MNRF cancels aerial moose surveys in five Management Units in northwestern Ontario
Warm weather and "unfavourable conditions" in January blamed for cancellations
The Ministry of Natural Resources and Forestry has cancelled more than half the aerial moose surveys scheduled for northwestern Ontario due to what it calls "unfavourable conditions."
Jolanta Kowalski, the Senior Media Relations Officer with the MNRF, says survey conditions were good until early January.
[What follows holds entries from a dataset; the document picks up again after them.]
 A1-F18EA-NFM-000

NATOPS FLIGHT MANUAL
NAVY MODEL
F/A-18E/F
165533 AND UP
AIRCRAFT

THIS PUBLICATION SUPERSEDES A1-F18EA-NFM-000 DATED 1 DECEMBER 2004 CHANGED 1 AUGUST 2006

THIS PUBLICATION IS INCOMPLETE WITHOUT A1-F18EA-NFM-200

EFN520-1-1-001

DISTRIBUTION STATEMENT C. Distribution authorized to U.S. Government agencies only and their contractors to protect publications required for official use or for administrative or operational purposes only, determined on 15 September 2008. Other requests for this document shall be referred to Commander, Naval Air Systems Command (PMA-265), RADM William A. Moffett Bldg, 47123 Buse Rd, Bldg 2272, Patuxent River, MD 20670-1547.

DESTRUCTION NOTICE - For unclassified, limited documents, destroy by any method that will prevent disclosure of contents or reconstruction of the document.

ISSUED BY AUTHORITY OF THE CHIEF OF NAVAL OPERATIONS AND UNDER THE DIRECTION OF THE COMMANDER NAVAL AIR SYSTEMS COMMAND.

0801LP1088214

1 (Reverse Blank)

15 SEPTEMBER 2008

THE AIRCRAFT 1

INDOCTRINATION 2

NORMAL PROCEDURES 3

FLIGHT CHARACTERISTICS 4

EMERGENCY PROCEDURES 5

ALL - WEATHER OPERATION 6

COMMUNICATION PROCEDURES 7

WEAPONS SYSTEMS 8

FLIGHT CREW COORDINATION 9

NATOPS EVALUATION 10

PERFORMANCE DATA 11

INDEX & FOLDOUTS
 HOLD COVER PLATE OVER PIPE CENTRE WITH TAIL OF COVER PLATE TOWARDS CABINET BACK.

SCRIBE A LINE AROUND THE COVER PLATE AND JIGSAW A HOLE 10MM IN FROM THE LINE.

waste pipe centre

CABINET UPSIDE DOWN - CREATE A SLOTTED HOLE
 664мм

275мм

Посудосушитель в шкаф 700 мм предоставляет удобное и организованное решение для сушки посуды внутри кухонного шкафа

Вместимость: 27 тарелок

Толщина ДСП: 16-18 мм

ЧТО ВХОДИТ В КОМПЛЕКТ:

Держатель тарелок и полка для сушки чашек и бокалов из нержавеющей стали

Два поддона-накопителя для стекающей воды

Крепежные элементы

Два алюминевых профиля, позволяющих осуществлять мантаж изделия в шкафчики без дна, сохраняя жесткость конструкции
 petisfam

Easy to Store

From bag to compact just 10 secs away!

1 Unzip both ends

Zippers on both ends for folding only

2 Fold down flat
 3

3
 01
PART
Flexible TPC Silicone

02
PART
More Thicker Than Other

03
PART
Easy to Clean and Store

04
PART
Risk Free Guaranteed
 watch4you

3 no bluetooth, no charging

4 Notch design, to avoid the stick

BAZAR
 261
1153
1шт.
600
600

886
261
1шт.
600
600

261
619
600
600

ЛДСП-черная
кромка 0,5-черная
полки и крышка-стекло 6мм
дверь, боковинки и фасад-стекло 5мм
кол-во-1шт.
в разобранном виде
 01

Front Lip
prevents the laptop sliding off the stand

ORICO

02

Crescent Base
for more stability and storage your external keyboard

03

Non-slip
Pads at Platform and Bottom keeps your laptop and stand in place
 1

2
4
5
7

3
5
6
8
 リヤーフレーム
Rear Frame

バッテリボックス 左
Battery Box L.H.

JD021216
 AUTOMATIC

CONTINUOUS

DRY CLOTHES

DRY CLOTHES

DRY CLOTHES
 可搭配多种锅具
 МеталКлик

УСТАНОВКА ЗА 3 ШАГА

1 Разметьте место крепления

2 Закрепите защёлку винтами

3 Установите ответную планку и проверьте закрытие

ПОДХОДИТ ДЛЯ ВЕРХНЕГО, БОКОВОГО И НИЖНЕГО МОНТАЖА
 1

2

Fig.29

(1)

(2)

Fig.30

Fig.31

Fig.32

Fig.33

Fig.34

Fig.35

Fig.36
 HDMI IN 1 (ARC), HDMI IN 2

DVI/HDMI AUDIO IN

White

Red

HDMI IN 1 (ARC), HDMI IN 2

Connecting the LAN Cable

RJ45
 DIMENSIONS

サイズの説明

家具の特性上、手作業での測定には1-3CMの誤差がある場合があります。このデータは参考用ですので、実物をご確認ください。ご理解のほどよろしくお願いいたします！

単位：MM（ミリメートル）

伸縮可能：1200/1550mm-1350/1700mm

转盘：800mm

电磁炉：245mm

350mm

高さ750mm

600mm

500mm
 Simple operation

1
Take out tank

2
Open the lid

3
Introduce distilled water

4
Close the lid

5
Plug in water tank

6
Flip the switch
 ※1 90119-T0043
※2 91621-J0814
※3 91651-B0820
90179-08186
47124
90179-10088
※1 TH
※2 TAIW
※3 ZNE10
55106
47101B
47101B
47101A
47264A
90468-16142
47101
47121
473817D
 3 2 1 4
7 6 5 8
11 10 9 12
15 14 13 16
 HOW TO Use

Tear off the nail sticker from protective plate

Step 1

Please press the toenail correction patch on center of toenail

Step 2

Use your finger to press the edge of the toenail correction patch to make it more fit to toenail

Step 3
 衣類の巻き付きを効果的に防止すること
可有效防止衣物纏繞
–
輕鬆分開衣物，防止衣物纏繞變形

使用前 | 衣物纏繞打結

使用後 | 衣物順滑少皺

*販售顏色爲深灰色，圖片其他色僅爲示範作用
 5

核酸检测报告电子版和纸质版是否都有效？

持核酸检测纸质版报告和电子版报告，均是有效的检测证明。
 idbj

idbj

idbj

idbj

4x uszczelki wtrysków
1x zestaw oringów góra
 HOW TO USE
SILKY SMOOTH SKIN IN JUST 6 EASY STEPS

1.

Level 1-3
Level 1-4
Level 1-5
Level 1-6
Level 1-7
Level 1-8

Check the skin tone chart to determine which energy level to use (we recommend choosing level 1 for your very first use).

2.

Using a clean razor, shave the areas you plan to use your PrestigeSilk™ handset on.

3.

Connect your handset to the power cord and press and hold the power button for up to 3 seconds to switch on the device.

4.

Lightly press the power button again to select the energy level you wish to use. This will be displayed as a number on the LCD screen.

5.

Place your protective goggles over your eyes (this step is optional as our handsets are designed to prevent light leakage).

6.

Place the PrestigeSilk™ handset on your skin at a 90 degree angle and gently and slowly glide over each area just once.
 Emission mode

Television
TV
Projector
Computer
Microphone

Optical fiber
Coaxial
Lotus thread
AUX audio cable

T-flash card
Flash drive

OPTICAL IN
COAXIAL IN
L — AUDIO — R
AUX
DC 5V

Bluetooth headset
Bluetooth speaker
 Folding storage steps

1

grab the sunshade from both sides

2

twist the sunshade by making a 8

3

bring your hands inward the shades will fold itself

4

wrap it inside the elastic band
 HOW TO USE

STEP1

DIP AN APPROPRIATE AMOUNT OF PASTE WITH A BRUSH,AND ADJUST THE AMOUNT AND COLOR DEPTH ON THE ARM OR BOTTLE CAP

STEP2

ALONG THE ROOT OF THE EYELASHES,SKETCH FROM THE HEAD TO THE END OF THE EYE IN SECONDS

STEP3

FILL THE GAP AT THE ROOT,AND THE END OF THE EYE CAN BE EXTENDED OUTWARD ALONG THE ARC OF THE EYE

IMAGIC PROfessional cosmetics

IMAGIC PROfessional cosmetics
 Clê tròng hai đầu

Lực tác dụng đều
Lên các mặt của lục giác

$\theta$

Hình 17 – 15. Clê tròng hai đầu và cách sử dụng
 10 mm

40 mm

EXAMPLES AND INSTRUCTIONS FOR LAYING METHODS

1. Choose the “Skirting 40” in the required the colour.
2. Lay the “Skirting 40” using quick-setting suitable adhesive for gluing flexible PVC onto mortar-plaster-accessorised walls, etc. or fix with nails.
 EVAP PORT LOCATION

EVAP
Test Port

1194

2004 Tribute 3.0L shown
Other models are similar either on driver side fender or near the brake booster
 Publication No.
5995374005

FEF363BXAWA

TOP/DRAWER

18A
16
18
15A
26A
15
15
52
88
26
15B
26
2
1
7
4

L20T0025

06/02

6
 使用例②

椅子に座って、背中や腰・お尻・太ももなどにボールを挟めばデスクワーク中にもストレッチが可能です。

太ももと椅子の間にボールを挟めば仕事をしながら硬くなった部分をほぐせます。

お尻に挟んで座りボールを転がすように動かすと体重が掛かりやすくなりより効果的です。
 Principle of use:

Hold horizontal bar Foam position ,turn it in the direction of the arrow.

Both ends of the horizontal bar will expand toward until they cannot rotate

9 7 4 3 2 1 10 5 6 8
However, she said two weeks of abnormally warm weather right across the northwest region created problems for the biologists doing the aerial count.
``When you get that extensive warm weather, moose kind of shift into conifer cover," said Kowalksi. "And they will stay there generally until the snow melt in the spring. If they are under cover, it makes it a bit difficult to count their numbers."
Kowalski said surveys were completed for 3 Wildlife Management Units including 5, 7A/7B and 14. Surveys were cancelled in 5 WMUs including 8, 9A, 9B, 11A and 13.
"What were are doing now is with the survey's done in the northwest, we are going to look at the results, " Kowalski said. "And then we will try to assess - relative to population trends - what the moose population objectives should be for those wildlife management units on both a bull to cow ratio, and a calf recruitment level."
Kowalski said there are no plans to reschedule the flights cancelled. She said in units that missed getting surveyed, MNRF biologists will use inventory results and estimates from previous surveys.
John Kaplanis, the executive director of the Northwestern Ontario Sportsman's Alliance, is upset the ministry has had to cancel five of the eight aerial moose surveys scheduled this winter in the region. "Heavy disappointment is a very good way to put it," he said.
Kaplanis - an avid moose hunter - said the continual decline of moose is a primary concern of both his membership and many non-hunting residents.He said everyone who cares about moose in Ontario looks to the MNRF for guidance.
"We put a lot of hope, and faith, into this agency to conduct moose management and monitoring the population," he said. "Especially in light of the fact that currently, we are in an declining population mode for moose."
Kaplanis, who said he has been a volunteer observer on 3 previous aerial surveys for MNRF, said some good flying conditions in late December were largely missed by the ministry. He said he believed lack of available staff may have been one reason, as well as a lack of aircraft.
"You have to have your ducks in a row," said Kaplanis. "You have to have flight availability.Your helicopters have to be ready to go. You can't be lending them out to other agencies within the government. We heard that happened with one of the helicopters."
Moose have been on a steady decline in Ontario. A report last year by the Environmental Commissioner noted that decline has been about 20% of the herd over the past decade. Similar declines in moose have been noted in Manitoba and northern Minnesota. Minnesota ended moose hunting several years ago. Manitoba has also has tried to stop declines by limiting hunting in certain areas.
Kaplanis said there really isn't any time left to delay.
"If moose are a priority and you are definitely going to commit to research and monitoring, then you have to put your resources in play," he said. "And we think that they agency need to re-evaluate its comitment to moose management."